The vet is a Hateful Brute who pretends to be nice. Humans like him, and say he’s excellent with cats. That’s what they think. Out of their sight, he will stick needles in you, he will pull some of your teeth out, lock you in a cage, and refuse to let you go home with your Human for ages.

This time the Hateful Brute seems not to be bothered about the missing teeth, but he tells the Human to leave you with him, to carry out blood tests. The Human falls for this yet again, and goes home without you. Later, the Hateful Brute phones the Human to say it’s not a thyroid problem as first thought, but diabetes, and that you must now be kept prisoner overnight until you produce a urine sample to test.

The next day, Hateful Brute and Human talk. You haven’t got full-blown diabetes, but your blood sugar level is higher than normal.
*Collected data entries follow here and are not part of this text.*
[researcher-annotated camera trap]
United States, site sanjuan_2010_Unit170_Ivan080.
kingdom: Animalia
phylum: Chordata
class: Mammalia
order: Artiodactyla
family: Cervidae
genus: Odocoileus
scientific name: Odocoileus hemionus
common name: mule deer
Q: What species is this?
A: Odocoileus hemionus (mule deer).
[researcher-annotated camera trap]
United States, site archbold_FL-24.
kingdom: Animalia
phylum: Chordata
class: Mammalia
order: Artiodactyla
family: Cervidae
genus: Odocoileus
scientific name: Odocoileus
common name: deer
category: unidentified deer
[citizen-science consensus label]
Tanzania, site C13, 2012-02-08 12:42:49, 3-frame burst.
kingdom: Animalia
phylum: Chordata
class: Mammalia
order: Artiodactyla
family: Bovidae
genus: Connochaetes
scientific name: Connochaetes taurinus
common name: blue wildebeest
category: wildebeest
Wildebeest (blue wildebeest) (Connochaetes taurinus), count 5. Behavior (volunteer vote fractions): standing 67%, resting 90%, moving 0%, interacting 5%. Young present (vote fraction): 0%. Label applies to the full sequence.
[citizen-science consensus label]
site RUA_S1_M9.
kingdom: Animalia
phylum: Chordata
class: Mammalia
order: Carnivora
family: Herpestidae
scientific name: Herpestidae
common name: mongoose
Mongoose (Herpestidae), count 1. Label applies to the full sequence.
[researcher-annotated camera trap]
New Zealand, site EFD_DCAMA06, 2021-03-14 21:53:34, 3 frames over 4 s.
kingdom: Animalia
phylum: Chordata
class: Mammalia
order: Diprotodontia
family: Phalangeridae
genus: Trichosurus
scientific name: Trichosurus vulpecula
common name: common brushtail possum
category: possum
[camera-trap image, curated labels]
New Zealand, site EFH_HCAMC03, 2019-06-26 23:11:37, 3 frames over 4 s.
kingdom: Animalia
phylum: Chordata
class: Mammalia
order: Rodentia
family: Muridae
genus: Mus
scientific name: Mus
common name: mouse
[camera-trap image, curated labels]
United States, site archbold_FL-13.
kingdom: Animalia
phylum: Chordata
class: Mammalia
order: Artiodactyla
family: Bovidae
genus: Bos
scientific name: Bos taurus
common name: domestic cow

You must be monitored, whatever that means, but for now, are being released.

The Humans come to take you home, and you follow them around all day, crying and acting all pitiful, just to make your point. The Humans say they don’t need any points being made, thank you; they say they have just shelled out almost £200 and don’t you think you’ll be getting Christmas this year. Oh no.

Seems that sympathy is index-linked round here.


This is me, washing. I’m fastidious about keeping clean.



The kitchen is very clean too, because of me; apparently I’m in Deep Disgrace.

My human known as The Gardener got into a terrible flap after he spotted something (just a bit of regurgitated food) in the kitchen and rushed off to tell Her, our other human who never flaps about vomit or indeed evidence of any other bodily function. He thought it involved a stolen bit of apple and blackberry crumble; He went on about it for rather a long time.

She didn’t flap at all, but cleaned it up very neatly, and disinfected the worktop. She was pretty sure that the cat who left that particular deposit was me, as I am the one who likes to leap up onto work surfaces – well, you never know if someone might leave the lid off the butter dish, or leave some of their cheese sandwich lying around, waiting to be found, do you? But I’m admitting nothing; safest that way.

She says he should be grateful that it hadn’t been deposited in his shoes.

What She didn’t tell Him was that the bit of regurgitated apple and blackberry crumble was in fact something much nicer (to me, at least); she knew what it was because of the little bit of mouse fur it contained. And she suspects that I hadn’t touched the crumble – I don’t enjoy fruit as much as I love butter or cheese, anyway.

I suppose I’m lucky in that I have one human who understands.